═════ Excerpted passage ═════
The Emmy-winning actress divulged the staggering amount she and the cast still earn from “Friends” while reflecting on the iconic show in an interview published by The Times of London last Thursday.

Kudrow, who played the eccentric and kind-hearted Phoebe Buffay for all 10 seasons from 1994 to 2004, told the outlet that she rewatched the long-running NBC sitcom following co-star Matthew Perry’s tragic passing in 2023 at 54.

“After Matthew died, I watched the show again,” the 62-year-old shared. “Before, I only saw what I did wrong or could have done better. But for the first time, I truly appreciated just how great it was.”

She continued, “Because there was a genius at work. And whatever any of us do in the future, we will never experience something like that again.”

While Kudrow “felt [she] did OK” as Phoebe, she praised Jennifer Aniston and Courteney Cox’s “amazing” portrayals of Rachel Green and Monica Geller.

She also gushed about David Schwimmer and Matt LeBlanc’s hilarious work as Ross Geller and Joey Tribbiani, respectively — before acknowledging that Perry “was just beyond [them] all” as the witty and often sarcastic Chandler Bing.

While Kudrow recognized that “Friends” depicted “a kind of innocence that maybe a younger generation has never gotten to experience,” she revealed that “there was definitely mean stuff going on behind the scenes” of the show.

Although the six co-stars were all friends in real life, and famously went from earning $22,500 per episode during Season 1 to $1 million per episode during Seasons 9 and 10, they still butted heads with the show’s writers.
═════ Information shown ═════
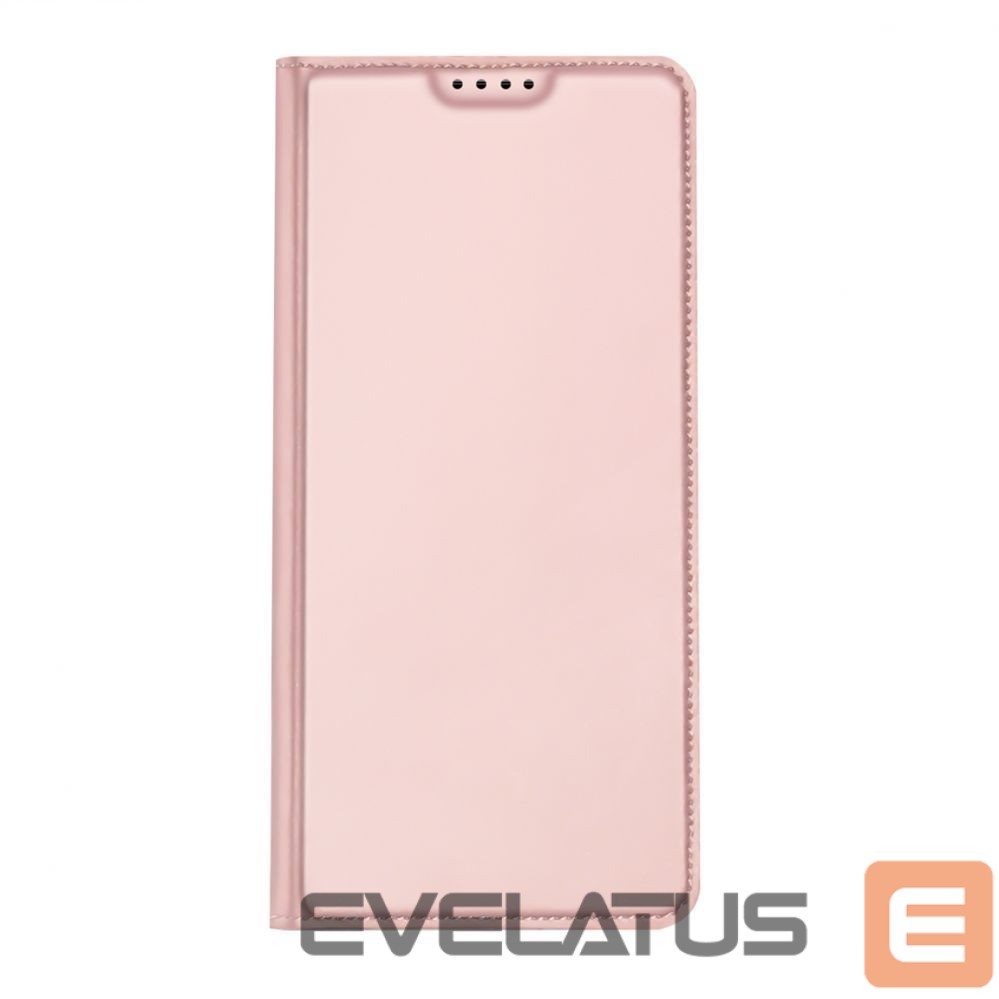 Nugarėlės dėklai Dux Ducis Pink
═════
**Work instructions**
1. According to the excerpt about Lisa Kudrow and "Friends," how much did the co-stars earn per episode during Seasons 9 and 10?
2. Rewrite the excerpt about Lisa Kudrow and "Friends" between "While Kudrow recognized" and "of the show.", inclusive, changing "innocence" to "naivety".

**Expected outputs**
1. $1 million per episode.

2.
While Kudrow recognized that “Friends” depicted “a kind of naivety that maybe a younger generation has never gotten to experience,” she revealed that “there was definitely mean stuff going on behind the scenes” of the show.